Exercise requirements:
a) Answer these from the aerial navigation checkpoint, one line each:
(i) What is the total size of the dataset?
(ii) What does the preprocessing pipeline add at every step of every flight?
(iii) Which method will the fuel constraints be implemented on first?
b) Please pick up the aerial navigation checkpoint after its last sentence and continue it.

Supplied text:
#####
Midterm Checkpoint
By Christine Yewon Kim, Mahika Raj, Devanshi Sood, Joseph C Miao, and Song Yue David Li
Link back to ←Proposal
Link to GitHub code: https://github.gatech.edu/mraj39/ML_Masters
In the midst of Vision and Language Navigation innovation, AerialVLN was proposed, a UAV-based VLN task for outdoor environments specifically taking into consideration aerial actions as aerial navigation is significantly more complicated than ground-based VLN [1]. However, as energy awareness is not widely discussed in VLN, the typical path-length objective of existing approaches does not directly minimize energy consumption, nor allows constraining the energy of individual paths by battery capacity [2]. We will utilize a combination of Supervised Learning and Reinforcement Learning to better consider energy, building on top of their implementation.
Dataset Description This Dataset includes AerialVLN and AerialVLN-S annotated images for training and evaluation, a total of 32.4GB.
Why These Dataset(s)
Overview

Each Flight Data Set Contains

Our Addition: Fuel Constraints - On top of the standard dataset, our preprocessing pipeline adds a fuel fraction at every step of every flight:
Dataset Linkzx: https://github.com/AirVLN/AirVLN
Problem: With the new constraints, specifically fuel capacity and limits, we focus on aerial navigation in the sky, UAV-based and aimed towards outdoor environments.
First step of our goal is to implement fuel constraints on our first method, Teacher Forcing, and to compare the performance of simulation without fuel constraints. This method is primarily going to be used as a baseline.
Motivation: Many existing VLN tasks are built for agents that navigate on the ground, either indoors or outdoors. However, some tasks require intelligent agents to operate in the sky, such as UAV-based goods delivery, traffic/security patrol, and scenery tours [1]. Most importantly, aerial navigation is a field with much work to be done.
Data Preprocessing Methods: The preprocessing converts the raw simulation data from the AirSim environment into a high-dimensional feature space. We distinguish between the baseline architectural encoding provided by AirVLN and our novel Fuel-Aware state implementation.
#####
(Visual spatial reasoning material)
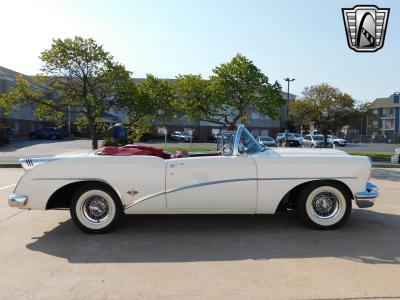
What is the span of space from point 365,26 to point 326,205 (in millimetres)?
8304

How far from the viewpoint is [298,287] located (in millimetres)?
3852

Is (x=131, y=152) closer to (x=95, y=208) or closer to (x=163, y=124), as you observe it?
(x=95, y=208)

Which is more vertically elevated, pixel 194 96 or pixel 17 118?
pixel 194 96

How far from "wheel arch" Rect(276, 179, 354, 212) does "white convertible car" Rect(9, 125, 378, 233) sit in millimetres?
15

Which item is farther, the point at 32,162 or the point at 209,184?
the point at 32,162

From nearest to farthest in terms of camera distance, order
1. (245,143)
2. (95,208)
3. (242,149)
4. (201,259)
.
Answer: (201,259), (95,208), (242,149), (245,143)

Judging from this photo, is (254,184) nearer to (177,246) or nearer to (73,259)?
(177,246)

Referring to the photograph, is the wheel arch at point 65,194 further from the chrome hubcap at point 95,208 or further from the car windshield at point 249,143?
the car windshield at point 249,143

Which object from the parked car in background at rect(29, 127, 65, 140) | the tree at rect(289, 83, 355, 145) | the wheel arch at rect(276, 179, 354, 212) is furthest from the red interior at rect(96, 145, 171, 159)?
the parked car in background at rect(29, 127, 65, 140)

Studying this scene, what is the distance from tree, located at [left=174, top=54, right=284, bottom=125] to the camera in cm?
1975

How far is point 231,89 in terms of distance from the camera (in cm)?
2009

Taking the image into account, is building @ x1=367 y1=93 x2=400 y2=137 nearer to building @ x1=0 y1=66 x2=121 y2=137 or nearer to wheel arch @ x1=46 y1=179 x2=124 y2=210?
building @ x1=0 y1=66 x2=121 y2=137

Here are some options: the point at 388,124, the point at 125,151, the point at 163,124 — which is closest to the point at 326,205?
the point at 125,151

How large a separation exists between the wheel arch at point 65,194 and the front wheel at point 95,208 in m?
#####
Results of the tasks:
a)
(i) 32.4GB
(ii) A fuel fraction
(iii) Teacher Forcing

b)
Baseline preprocessing: To manage the computational load of the AerialVLN dataset, the baseline processes the raw sensor data into optimized feature vectors using a two-stream encoding process:
Dynamic Fuel Constraining: To introduce energy awareness into the navigation task, we implemented a dynamic preprocessing layer that injects space dependent constraints on the fly:
The primary model utilized up to this point is Teacher Forcing. Teacher forcing is a supervised learning algorithm that is useful in sequential models, such as navigation problems. It trains the model by taking the ground-truth as the input to the next step instead of using the predicted action. This allows the model to maintain stability, avoiding accumulation of error.
In the original implementation of AerialVLN, a dataset of pre-planned trajectories represents the ground-truth, including expected camera data, navigation instructions, and actions. It attempts up to a maximum action limit. At each step, it passes the RGB and depth observations through the Seq2Seq policy, along with the previous ground-truth action and current hidden state of the RNN, to output a probability distribution of actions. The primary training objective is an imitation loss, where the trainer computes the primary loss by comparing the network’s predicted actions against the ground-truth action. Thus, Teacher Forcing encourages the model to imitate the expert trajectories.
Fuel Constraints
Our extension of the model involves the incorporation of fuel constraints. We introduced fuel awareness as an additional input to guide the decision making process. As discussed in the pre-processing section, the fuel constraint is defined as the ratio of steps remaining to the maximum steps: it is a continuous variable from 0.0 to 1.0, where 0.0 represents no fuel remaining.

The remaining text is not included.